Other Authors: Micklewright, J. ; Macmillan, L.
Published: University College London (University of London) 2016
Subjects:
300
Online Access:https://ethos.bl.uk/OrderDetails.do?uin=uk.bl.ethos.746115
Description
Summary:I investigate the labour market performance of immigrants in the UK. In particular, I aim to advance understanding of the international transferability of qualifications, skills, and experience. I also discuss the roles of differential self-selection and labour market discrimination, and consider immigrant uptake of the native national identity. First, I examine the incidence and wage associations of over-education among migrants to the UK from the ‘A8’ EU accession countries of Central and Eastern Europe. I find that A8 immigrants face a substantially higher risk of over-education in the UK than other recent EU immigrants, and that this additional risk remains after taking account of observed characteristics. I argue that this result is driven by unobserved differences between the groups, arising from distinct self-selection processes associated with the institutional context of the EU accession.

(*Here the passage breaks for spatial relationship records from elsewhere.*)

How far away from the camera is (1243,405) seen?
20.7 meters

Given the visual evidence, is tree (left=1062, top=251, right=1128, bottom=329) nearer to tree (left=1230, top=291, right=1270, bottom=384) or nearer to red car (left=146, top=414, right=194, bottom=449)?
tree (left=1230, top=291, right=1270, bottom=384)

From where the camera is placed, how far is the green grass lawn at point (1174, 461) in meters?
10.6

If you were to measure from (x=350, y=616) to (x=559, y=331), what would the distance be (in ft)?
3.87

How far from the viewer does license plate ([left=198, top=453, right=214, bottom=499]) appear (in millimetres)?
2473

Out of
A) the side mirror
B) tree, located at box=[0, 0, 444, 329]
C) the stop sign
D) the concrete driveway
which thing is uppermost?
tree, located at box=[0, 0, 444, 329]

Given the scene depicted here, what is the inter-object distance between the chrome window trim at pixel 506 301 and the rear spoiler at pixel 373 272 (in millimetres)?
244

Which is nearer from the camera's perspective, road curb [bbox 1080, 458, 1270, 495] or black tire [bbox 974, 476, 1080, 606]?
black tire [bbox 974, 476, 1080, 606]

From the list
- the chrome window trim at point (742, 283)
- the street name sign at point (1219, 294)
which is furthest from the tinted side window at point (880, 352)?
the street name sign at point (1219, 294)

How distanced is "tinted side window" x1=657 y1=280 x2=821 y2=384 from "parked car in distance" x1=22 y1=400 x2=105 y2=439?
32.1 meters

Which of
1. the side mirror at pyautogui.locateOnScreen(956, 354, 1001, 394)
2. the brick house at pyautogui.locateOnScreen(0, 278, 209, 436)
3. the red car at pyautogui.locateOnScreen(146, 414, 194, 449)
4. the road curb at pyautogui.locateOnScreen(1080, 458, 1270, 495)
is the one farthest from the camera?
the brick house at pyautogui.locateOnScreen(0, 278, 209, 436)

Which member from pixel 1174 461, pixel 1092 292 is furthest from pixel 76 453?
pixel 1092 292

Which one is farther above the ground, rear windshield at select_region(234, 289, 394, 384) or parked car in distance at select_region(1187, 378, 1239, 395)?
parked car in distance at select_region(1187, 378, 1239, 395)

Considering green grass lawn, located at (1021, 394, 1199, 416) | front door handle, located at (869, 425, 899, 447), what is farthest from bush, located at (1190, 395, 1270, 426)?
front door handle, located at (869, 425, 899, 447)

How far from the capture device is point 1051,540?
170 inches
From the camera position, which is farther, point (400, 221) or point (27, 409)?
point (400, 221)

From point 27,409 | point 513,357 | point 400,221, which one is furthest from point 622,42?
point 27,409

Second, I examine how qualifications and the origin of schooling and experience can help us to understand immigrant earnings, and, in particular, the difference between the wages paid to immigrants and natives with apparently similar human capital profiles. I show that accounting for the level of qualification held by immigrants, as well as the source and duration of schooling, causes conditional wage estimates to converge substantially with those of natives. Finally, I examine how variation in the original motives for migration can help us understand the labour market performance of immigrants, and their propensity to adopt the native national identity. On employment and wages, I find that those who originally came as work or student immigrants are the most successful, while family immigrants do less well, and refugees fare the worst. On national identity, I find that those who originally came as refugees and family immigrants are the most likely to identify as British, while work and student immigrants are the least.